Large Language Model (LLM) Evaluation Metrics – BLEU and ROUGE

How are language models evaluated? In traditional machine learning, we have metrics like accuracy, f1-score, precision, recall etc. But how can you calculate objectively how the model performed, when the label is I like to drink coffee over tea and the model’s output is I prefer coffee to tea. As humans, we can clearly see that these two have the same meaning, but how can a machine make the same evaluation?

Well, there are two approaches –

  1. BLEU – Bilingual Evaluation Understudy is a metric used to evaluate the quality of machine-generated translations against one or more reference translations. It measures the similarity between the machine-generated translation and the reference translations based on the n-grams (contiguous sequences of n words) present in both. BLEU score ranges from 0 to 1, with a higher score indicating a better match between the generated translation and the references. A score of 1 means a perfect match, while a score of 0 means no overlap between the generated and reference translations.
  2. ROUGE – Recall-Oriented Understudy for Gisting Evaluation) is a widely used evaluation metric for assessing the quality of automatic summaries generated by text summarization systems. It measures the similarity between the generated summary and one or more reference summaries. ROUGE calculates the precision and recall scores by comparing the n-gram units (such as words or sequences of words) in the generated summary with those in the reference summaries. It focuses on the recall score, which measures how much of the important information from the reference summaries is captured by the generated summary.

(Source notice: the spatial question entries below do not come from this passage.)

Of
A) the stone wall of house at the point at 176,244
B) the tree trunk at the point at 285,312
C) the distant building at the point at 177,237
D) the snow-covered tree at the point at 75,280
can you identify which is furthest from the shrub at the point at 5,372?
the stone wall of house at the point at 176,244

Let us take an example and calculate both the metrics. Suppose the label is "The cat sat on the mat." and the model’s output is "The dog slept on the couch."

Here is the python code to calculate ROUGE score –

from collections import Counter
import re


def calculate_ROUGE(generated_summary, reference_summary, n):
    # Tokenize the generated summary and reference summary into n-grams
    generated_ngrams = generate_ngrams(generated_summary, n)
    reference_ngrams = generate_ngrams(reference_summary, n)

    # Calculate the recall score
    matching_ngrams = len(set(generated_ngrams) & set(reference_ngrams))
    recall_score = matching_ngrams / len(reference_ngrams)

    return recall_score


def generate_ngrams(text, n):
    # Preprocess text by removing punctuation and converting to lowercase
    text = re.sub(r'[^\w\s]', '', text.lower())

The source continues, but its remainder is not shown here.